When I logged back on the game 4 months later there my character was in Howling Fjord. I was totally alone in the game. I had lost my guild and most of my friends from the guild or just generally in the game had disappeared and went off to do other things. I got all emotional cause I went from running a 25 man raid guild to having absolutely nothing. Of course it didn't take long to get into a guild and make some new friends. Eventually I ended up running a guild again before finally departing the server I was on.
Every time I decide to take a break from WoW I end up going to the zone. People are probably wondering why I want to possibly make myself depressed. Trust me when I say I don't go there to be depressed anymore. I will explain this.
Last night I decided to venture into Howling Fjord for the first time in awhile. I was flooded with emotions. Funny that a zone in a video game can cause you to feel a bit overwhelmed. It has nothing to do with me being depressed or even sad really. Its a bit deeper then that.
The zone reminds me of my sister and what she went through. I do miss my sister. We didn't always get along but when she wasn't acting all psycho she was a really a great person to get along with. You could just laugh at random bullshit with her. I miss those days.
I'm reminded of all the bullshit that I've been through. Not in a bad way either. I think of all the shit that I've been through over the years whether its been self inflicted or not and at the end of the day I'm still here. Somehow I managed to claw my way out of my own personal hell and here I am today. My attitude about life has taken a total dramatic shift. It took many years but I can sit here and say that I love my life. This is still just a recent thing, sometimes I sit here and think to myself wow where did this attitude adjustment come from.
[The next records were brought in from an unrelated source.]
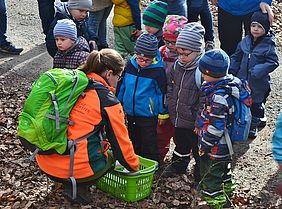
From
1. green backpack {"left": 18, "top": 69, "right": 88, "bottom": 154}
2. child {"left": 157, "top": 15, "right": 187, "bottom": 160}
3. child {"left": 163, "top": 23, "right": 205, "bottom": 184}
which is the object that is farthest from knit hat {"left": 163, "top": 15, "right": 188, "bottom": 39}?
green backpack {"left": 18, "top": 69, "right": 88, "bottom": 154}

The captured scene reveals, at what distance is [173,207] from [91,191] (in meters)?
0.87

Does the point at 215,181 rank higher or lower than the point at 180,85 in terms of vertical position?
lower

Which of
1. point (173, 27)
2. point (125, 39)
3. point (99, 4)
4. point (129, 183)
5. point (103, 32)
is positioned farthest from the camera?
point (103, 32)

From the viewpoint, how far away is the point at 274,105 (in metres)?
7.81

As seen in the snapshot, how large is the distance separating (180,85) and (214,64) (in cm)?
64

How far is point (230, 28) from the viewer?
7430 millimetres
I really don't know how to explain it other then saying that in the past few years I've developed a deep appreciation for what I have in my life. Its not always perfect but it doesn't have to be perfect. I just need to be happy and I did that. Does this mean I never get depressed? No, I think depression is just going to be a thing that I will never be able to get rid of completely. I can control it now though. I get depressed and I shrug it off. I think of happy thoughts. Female midgets naked frolicking in the woods. Ok maybe not that but for me I believe that any depression, sadness, angry, etc is just a temporary state of mind. It doesn't have to completely control and consume me anymore.
Funny how a silly zone in a video game can bring out such deep thoughts and emotions. I'm not even sure what the whole purpose of this was. Maybe people who fight depression and whatnot can take my own personal story and try to apply it to their own life. There is a way to claw out of your own personal hell, you just need to be patient and work at it. I believe everybody has a dark side and a light side. I'm glad that I found a way to make my light side outshine the darkness.
I'm going to end this blog by saying one last thing. This statement isn't ego driven or anything, it is something that I really do believe in my heart. The world is a better place with me in it than without me in it.